2011/2/23 Jorge Llambías
<jjllambias@gmail.com>
2011/2/22 Michael Turniansky <mturniansky@gmail.com>:
>
> I don't understand what is so onerous about simply SAYING "ro le prenu" if
> that's what you mean.
We were comparing "ro da" vs "ro prenu", and my point was that the
restriction to prenu was in many contexts insignificant compared to
other contextual restrictions, so "ro prenu" doesn't solve the
putative problems with "ro da". English forces you to distinguish
"everybody" from "everything" in the same way that it forces you to
distinguish "he" and "she" from "it", Lojban doesn't.
As for "le", I don't really know how it really works. Suppose you want
to say "Everybody will love your dress at the party tomorrow", but I
have no idea who will be there at the party tomorrow. Can I use "le
prenu" to refer to the people who will be at the party, even though I
don't have any particular person in mind? Is "le" about particular
values you have in mind or about particular restrictions you have in
mind? I don't know. I don't think "le" is well defined, so I don't use
it.
Your nonuse of "le" is well-known, but I think outside the bounds of the beginner's list, which this thread is on. But certainly, why can't "le prenu" mean, "lo prenu poi ba zvati le tersla .u lo prenu poi mi djuno lo du'u ke'a zvati le tersla" [(those persons that will be at the party) whether-or-not (those persons I know will be at the party)]? That's the way I'm defining le to refer to in this instance. I may not people to enumerate who they are, but I can still (mentally) refer to them as "whoever will be at the party". That's the whole point of "le". It basically screams "context dependant".
> You are arbitrarily restricting it to mean exaclty
> whatever it is you think it should be retricted, and explicitly saying so.
> So instead of the listener having to ponder, "Oh, I wonder if the speaker is
> really intended to mean everything, or if he is intending to restrict it to
> some context, and if the latter, what context is it?" He already KNOWS the
> answer to the first part (restricted), and simply has to figure out the
> second part. Whereas if you say "ro prenu" you mean exactly that -- "all
> people, everywhere" No further pondering necessary.
"All people, everywhere" could be more restricted than plain "all
people", because it excludes people that are nowhere.

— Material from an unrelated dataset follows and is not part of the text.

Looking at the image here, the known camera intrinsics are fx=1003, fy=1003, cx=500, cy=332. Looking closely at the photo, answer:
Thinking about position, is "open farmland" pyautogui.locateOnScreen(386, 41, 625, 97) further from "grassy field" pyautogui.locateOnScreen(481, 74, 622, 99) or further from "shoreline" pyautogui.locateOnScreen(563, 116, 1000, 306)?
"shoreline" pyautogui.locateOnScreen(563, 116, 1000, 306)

It may also make
you wonder whether you also mean people of every time or whether you
mean to restrict it to the present, since you went to the trouble of
specifying where but not when. I don't think "ro prenu" makes any
reference to places, so it can't mean exactly "all people,
everywhere".
You're playing with semantics, but fine, "all people, real or imagined, past, present, future, multiple time frames, or in no time frame whatsoever, existing other in someplace, more than one place, or no place at all". However you want to put it, or not, you are PRECISELY making my point. If I qualify it, I restrict it. Contrariwise, if I DON'T qualify it, it must be completely unrestricted. QED. "ro prenu" is more qualified, and hence more restrictive than "ro da". "ro le prenu" is even more qualified, and more importnantly, precisly so, to a given set of people, which the speaker may or may not be aware of exactly who is in that set, but can know for a certainity it doesn't include anyone outside of who it intends to include.